(Entries shown)
** Start **

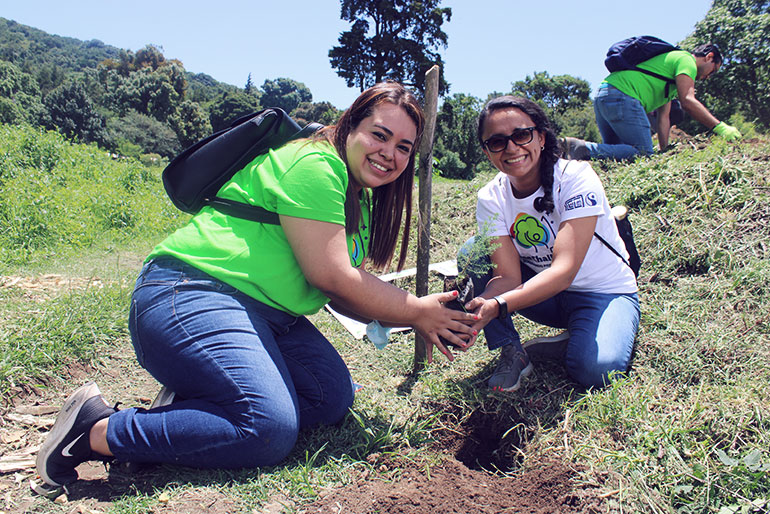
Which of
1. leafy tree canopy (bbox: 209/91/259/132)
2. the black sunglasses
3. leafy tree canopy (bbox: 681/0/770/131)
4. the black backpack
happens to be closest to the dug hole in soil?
the black sunglasses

** End **

(Aim of the exercise) Switch "hole" to "pit" in the lines of every entry, keeping all else the same, and write them out again without the pictures.

(Exercise answer)
Which of
1. leafy tree canopy (bbox: 209/91/259/132)
2. the black sunglasses
3. leafy tree canopy (bbox: 681/0/770/131)
4. the black backpack
happens to be closest to the dug pit in soil?
the black sunglasses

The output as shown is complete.